◆ EXERCISE MATERIALS:
BEGIN

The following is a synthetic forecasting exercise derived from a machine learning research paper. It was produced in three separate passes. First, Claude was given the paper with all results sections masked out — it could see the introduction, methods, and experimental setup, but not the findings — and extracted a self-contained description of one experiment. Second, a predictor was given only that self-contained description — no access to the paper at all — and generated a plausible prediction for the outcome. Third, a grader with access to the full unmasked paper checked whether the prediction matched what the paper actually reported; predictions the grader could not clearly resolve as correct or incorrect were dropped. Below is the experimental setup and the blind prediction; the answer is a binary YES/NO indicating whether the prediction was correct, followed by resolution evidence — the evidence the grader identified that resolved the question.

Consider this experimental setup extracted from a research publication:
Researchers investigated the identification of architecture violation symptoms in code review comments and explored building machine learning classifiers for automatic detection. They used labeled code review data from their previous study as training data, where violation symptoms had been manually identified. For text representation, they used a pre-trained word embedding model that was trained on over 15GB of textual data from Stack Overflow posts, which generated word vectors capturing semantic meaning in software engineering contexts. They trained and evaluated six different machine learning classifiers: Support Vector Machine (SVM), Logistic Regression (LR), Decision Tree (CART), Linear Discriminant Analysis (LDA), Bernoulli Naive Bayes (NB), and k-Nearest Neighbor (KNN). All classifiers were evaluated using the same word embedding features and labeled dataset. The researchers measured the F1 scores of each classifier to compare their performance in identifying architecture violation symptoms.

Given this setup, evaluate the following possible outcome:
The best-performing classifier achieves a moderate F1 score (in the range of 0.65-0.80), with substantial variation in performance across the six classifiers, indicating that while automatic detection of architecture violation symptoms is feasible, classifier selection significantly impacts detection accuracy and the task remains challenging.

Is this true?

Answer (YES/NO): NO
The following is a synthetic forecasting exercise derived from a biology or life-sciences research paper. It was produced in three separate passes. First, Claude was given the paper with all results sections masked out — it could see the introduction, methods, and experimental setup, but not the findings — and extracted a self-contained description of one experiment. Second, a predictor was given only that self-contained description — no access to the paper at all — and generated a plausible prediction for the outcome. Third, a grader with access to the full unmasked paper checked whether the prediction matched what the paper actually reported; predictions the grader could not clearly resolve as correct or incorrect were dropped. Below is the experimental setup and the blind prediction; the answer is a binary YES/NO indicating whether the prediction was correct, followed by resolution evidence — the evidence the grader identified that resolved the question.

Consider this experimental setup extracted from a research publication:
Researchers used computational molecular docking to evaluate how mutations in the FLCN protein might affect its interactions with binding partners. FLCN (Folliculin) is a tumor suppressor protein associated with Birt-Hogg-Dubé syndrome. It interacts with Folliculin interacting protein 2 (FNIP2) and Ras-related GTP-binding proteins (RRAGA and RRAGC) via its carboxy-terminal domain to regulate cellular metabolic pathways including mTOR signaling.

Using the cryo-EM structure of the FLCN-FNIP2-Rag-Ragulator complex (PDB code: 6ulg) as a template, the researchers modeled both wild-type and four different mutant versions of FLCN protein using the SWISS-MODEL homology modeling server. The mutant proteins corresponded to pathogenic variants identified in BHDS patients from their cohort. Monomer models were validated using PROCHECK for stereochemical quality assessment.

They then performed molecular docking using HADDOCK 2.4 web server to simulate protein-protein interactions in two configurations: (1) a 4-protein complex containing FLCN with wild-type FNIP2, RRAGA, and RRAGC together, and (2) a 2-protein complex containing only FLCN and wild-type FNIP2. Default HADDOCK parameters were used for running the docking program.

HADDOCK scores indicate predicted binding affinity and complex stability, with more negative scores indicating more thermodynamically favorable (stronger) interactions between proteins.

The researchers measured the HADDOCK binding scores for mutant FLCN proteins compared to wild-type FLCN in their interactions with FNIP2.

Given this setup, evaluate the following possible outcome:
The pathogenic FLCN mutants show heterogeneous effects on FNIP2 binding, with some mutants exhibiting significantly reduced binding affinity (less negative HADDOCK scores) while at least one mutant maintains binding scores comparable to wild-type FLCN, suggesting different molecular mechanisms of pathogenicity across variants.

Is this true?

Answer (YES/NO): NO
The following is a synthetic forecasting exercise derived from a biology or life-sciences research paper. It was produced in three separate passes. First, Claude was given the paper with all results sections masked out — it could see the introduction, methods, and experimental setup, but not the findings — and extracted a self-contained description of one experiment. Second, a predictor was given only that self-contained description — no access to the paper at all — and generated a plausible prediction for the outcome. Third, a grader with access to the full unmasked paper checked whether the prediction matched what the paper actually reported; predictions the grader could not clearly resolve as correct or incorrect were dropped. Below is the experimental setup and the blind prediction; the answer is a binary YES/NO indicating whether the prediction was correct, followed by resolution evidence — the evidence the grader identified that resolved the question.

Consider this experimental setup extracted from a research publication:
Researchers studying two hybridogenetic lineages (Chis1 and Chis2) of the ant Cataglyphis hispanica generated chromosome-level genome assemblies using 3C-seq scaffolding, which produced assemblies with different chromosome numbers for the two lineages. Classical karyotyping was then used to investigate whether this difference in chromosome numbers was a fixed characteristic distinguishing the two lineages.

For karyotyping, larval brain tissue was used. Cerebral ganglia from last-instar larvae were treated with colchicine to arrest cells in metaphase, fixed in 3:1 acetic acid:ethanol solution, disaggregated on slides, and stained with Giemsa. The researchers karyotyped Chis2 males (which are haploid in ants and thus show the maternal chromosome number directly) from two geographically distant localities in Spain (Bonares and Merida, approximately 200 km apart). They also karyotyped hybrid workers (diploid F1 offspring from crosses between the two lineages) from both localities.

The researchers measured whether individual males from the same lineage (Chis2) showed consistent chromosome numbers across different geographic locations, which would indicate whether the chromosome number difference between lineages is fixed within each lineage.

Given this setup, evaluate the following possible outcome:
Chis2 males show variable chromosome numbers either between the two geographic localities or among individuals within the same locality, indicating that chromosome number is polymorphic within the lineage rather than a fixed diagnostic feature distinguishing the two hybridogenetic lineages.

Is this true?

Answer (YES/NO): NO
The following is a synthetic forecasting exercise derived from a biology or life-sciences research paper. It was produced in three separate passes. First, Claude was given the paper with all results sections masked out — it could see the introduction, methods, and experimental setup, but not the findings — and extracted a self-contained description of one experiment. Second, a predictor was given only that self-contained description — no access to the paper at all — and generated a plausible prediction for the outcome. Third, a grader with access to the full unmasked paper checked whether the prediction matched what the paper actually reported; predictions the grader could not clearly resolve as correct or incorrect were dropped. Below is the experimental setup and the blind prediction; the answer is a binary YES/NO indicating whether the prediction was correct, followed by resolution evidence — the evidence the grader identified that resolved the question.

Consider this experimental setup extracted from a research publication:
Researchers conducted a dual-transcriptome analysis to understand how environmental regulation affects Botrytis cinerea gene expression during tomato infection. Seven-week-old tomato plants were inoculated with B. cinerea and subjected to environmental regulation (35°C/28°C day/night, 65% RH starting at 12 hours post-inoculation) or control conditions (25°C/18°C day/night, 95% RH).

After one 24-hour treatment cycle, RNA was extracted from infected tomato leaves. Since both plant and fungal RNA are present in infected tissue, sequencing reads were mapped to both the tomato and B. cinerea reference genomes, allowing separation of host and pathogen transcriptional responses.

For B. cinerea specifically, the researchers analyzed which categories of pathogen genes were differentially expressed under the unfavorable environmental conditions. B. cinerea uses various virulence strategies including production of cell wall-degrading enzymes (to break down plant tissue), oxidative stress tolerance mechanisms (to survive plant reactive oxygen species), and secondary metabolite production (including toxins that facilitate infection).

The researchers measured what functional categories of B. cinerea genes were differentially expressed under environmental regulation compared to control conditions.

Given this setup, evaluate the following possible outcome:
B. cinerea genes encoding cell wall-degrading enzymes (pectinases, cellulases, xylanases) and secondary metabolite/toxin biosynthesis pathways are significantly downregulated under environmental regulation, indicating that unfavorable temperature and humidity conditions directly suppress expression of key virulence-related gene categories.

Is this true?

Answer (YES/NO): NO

END

◆ TASK DESCRIPTION: Give again, word for word, every line of the listing above from the one with "The researchers measured whether" to the one with "Researchers conducted a", both inclusive, and nothing beyond them.

◆ RESULT OF THIS EXERCISE:
The researchers measured whether individual males from the same lineage (Chis2) showed consistent chromosome numbers across different geographic locations, which would indicate whether the chromosome number difference between lineages is fixed within each lineage.

Given this setup, evaluate the following possible outcome:
Chis2 males show variable chromosome numbers either between the two geographic localities or among individuals within the same locality, indicating that chromosome number is polymorphic within the lineage rather than a fixed diagnostic feature distinguishing the two hybridogenetic lineages.

Is this true?

Answer (YES/NO): NO
The following is a synthetic forecasting exercise derived from a biology or life-sciences research paper. It was produced in three separate passes. First, Claude was given the paper with all results sections masked out — it could see the introduction, methods, and experimental setup, but not the findings — and extracted a self-contained description of one experiment. Second, a predictor was given only that self-contained description — no access to the paper at all — and generated a plausible prediction for the outcome. Third, a grader with access to the full unmasked paper checked whether the prediction matched what the paper actually reported; predictions the grader could not clearly resolve as correct or incorrect were dropped. Below is the experimental setup and the blind prediction; the answer is a binary YES/NO indicating whether the prediction was correct, followed by resolution evidence — the evidence the grader identified that resolved the question.

Consider this experimental setup extracted from a research publication:
Researchers conducted a dual-transcriptome analysis to understand how environmental regulation affects Botrytis cinerea gene expression during tomato infection. Seven-week-old tomato plants were inoculated with B. cinerea and subjected to environmental regulation (35°C/28°C day/night, 65% RH starting at 12 hours post-inoculation) or control conditions (25°C/18°C day/night, 95% RH).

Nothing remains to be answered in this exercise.